| WHAT TO PRODUCE |
Write out all of the material below word for word, leaving the pictures out of your answer.

Recorded data

++++++++++++++++++++

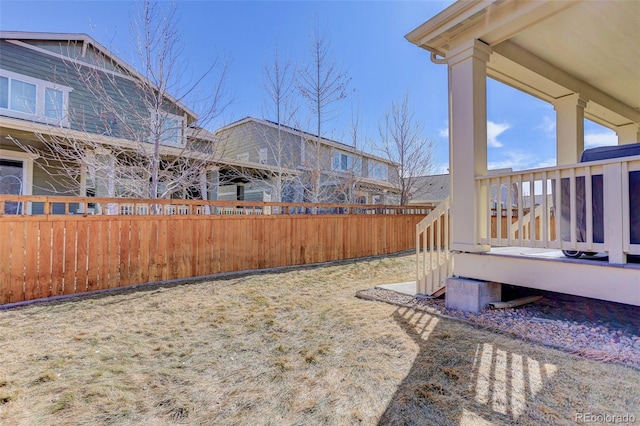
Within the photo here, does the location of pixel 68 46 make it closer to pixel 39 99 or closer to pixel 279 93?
pixel 39 99

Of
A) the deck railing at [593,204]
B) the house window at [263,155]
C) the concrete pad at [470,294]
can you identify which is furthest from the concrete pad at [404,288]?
the house window at [263,155]

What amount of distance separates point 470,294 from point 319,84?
8331 millimetres

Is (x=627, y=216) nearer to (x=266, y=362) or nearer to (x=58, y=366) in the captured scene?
(x=266, y=362)

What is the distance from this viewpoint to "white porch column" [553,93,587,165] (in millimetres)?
5117

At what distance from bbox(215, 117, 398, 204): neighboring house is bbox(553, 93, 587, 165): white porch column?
20.8 feet

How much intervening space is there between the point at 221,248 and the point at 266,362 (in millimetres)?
3664

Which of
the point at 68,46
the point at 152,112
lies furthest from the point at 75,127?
the point at 152,112

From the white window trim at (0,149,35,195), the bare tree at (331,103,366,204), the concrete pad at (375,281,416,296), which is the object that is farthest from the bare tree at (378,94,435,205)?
the white window trim at (0,149,35,195)

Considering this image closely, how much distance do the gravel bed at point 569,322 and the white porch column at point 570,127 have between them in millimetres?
2602

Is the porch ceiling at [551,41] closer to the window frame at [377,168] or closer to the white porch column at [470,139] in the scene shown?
the white porch column at [470,139]

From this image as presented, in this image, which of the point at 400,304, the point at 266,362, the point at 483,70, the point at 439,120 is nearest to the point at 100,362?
the point at 266,362

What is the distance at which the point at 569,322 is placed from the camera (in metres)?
3.27

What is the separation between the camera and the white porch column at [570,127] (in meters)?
5.12

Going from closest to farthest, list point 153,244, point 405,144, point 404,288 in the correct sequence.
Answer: point 404,288, point 153,244, point 405,144
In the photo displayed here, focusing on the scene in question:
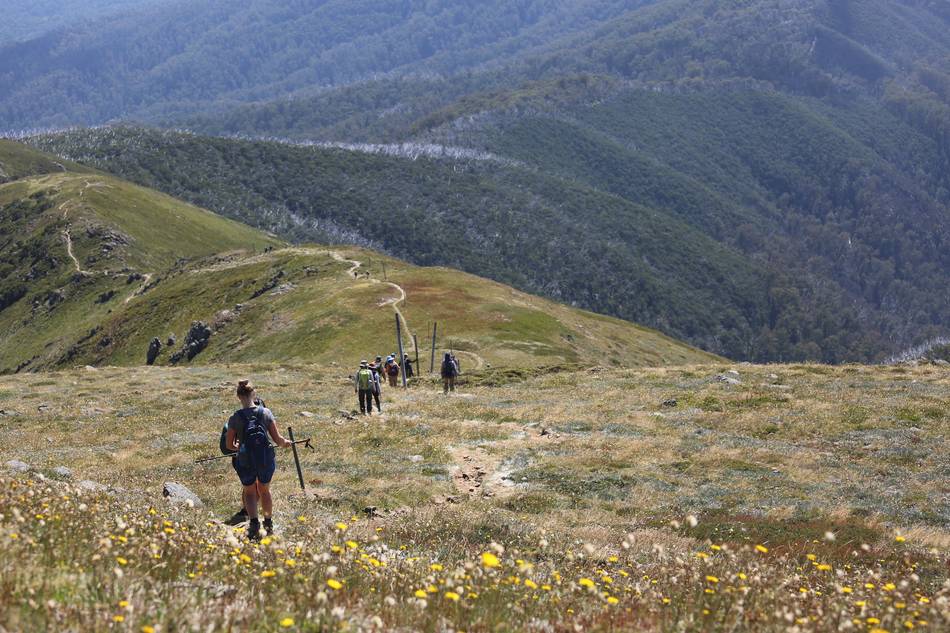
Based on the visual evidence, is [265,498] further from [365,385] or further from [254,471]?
[365,385]

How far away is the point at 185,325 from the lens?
4252 inches

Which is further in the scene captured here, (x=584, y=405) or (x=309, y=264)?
(x=309, y=264)

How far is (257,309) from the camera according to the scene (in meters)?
98.2

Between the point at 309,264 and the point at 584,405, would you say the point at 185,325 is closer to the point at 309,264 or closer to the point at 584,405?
the point at 309,264

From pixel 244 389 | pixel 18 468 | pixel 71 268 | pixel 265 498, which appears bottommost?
pixel 71 268

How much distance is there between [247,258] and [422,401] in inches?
4188

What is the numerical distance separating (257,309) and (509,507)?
84.0 m

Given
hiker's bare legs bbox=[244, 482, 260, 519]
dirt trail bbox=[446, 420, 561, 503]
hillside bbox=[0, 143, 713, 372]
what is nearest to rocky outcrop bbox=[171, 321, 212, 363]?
hillside bbox=[0, 143, 713, 372]

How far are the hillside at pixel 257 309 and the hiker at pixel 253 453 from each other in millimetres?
52151

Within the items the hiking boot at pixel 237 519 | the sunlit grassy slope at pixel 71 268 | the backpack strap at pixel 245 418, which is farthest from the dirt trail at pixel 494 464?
the sunlit grassy slope at pixel 71 268

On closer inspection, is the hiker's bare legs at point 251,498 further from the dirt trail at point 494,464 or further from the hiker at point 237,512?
the dirt trail at point 494,464

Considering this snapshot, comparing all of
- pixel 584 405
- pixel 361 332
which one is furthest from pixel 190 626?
pixel 361 332

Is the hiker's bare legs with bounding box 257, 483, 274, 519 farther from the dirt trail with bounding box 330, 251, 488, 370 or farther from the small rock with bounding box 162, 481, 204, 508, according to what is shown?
the dirt trail with bounding box 330, 251, 488, 370

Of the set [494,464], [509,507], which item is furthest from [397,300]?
[509,507]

++++++++++++++++++++

| THE REPLY |
Within the photo here, does the location of pixel 68 46 make it closer to pixel 39 99 or closer to pixel 279 93?
pixel 39 99

Of
A) the deck railing at [593,204]
B) the house window at [263,155]
C) the concrete pad at [470,294]
can you identify which is furthest from the concrete pad at [404,288]?
the house window at [263,155]

What amount of distance separates point 470,294 from point 319,84?
8331 millimetres

Is (x=627, y=216) nearer to (x=266, y=362) or nearer to (x=58, y=366) in the captured scene?
(x=266, y=362)

What is the distance from this viewpoint to "white porch column" [553,93,587,165] (in millimetres)?
5117

At what distance from bbox(215, 117, 398, 204): neighboring house is bbox(553, 93, 587, 165): white porch column?
20.8 feet

How much intervening space is there between the point at 221,248 and the point at 266,362 (in millimetres)?
3664

Which of
the point at 68,46
the point at 152,112
lies furthest from the point at 75,127?
the point at 152,112

From the white window trim at (0,149,35,195), the bare tree at (331,103,366,204), the concrete pad at (375,281,416,296), which is the object that is farthest from the bare tree at (378,94,435,205)?
the white window trim at (0,149,35,195)

Considering this image closely, how much distance do the gravel bed at point 569,322 and the white porch column at point 570,127 have between them in millimetres?
2602

Is the porch ceiling at [551,41] closer to the window frame at [377,168] or closer to the white porch column at [470,139] in the scene shown?
the white porch column at [470,139]

From this image as presented, in this image, which of the point at 400,304, the point at 266,362, the point at 483,70, the point at 439,120 is nearest to the point at 100,362?
the point at 266,362

What is the distance at which the point at 569,322 is placed from the camera (in metres)?
3.27

What is the separation between the camera and the white porch column at [570,127] (in meters)?
5.12

Going from closest to farthest, list point 153,244, point 405,144, point 404,288 in the correct sequence.
Answer: point 404,288, point 153,244, point 405,144
In the photo displayed here, focusing on the scene in question:
Based on the visual evidence, is [265,498] further from [365,385] or further from [254,471]?
[365,385]

How far away is the point at 185,325 from the lens?
4252 inches

Which is further in the scene captured here, (x=584, y=405) or (x=309, y=264)?
(x=309, y=264)

How far is (257,309) from the camera according to the scene (in meters)?
98.2

Between the point at 309,264 and the point at 584,405, would you say the point at 185,325 is closer to the point at 309,264 or closer to the point at 584,405?
the point at 309,264

From pixel 244 389 | pixel 18 468 | pixel 71 268 | pixel 265 498, which appears bottommost?
pixel 71 268

How much distance is there between [247,258] and [422,401] in inches?
4188

What is the numerical distance separating (257,309) and (509,507)?
84.0 m

Given
hiker's bare legs bbox=[244, 482, 260, 519]
dirt trail bbox=[446, 420, 561, 503]
hillside bbox=[0, 143, 713, 372]
what is nearest to rocky outcrop bbox=[171, 321, 212, 363]?
hillside bbox=[0, 143, 713, 372]

How far are the hillside at pixel 257 309 and the hiker at pixel 253 453 from each other in millimetres?
52151

Within the items the hiking boot at pixel 237 519 | the sunlit grassy slope at pixel 71 268 | the backpack strap at pixel 245 418, which is farthest from the dirt trail at pixel 494 464?
the sunlit grassy slope at pixel 71 268

On closer inspection, is the hiker's bare legs at point 251,498 further from the dirt trail at point 494,464 or further from the hiker at point 237,512?
the dirt trail at point 494,464

Considering this snapshot, comparing all of
- pixel 584 405
- pixel 361 332
which one is furthest from pixel 190 626?
pixel 361 332

Is the hiker's bare legs with bounding box 257, 483, 274, 519 farther from the dirt trail with bounding box 330, 251, 488, 370 or farther from the small rock with bounding box 162, 481, 204, 508, according to what is shown?
the dirt trail with bounding box 330, 251, 488, 370

Of the set [494,464], [509,507], which item is furthest from [397,300]?
[509,507]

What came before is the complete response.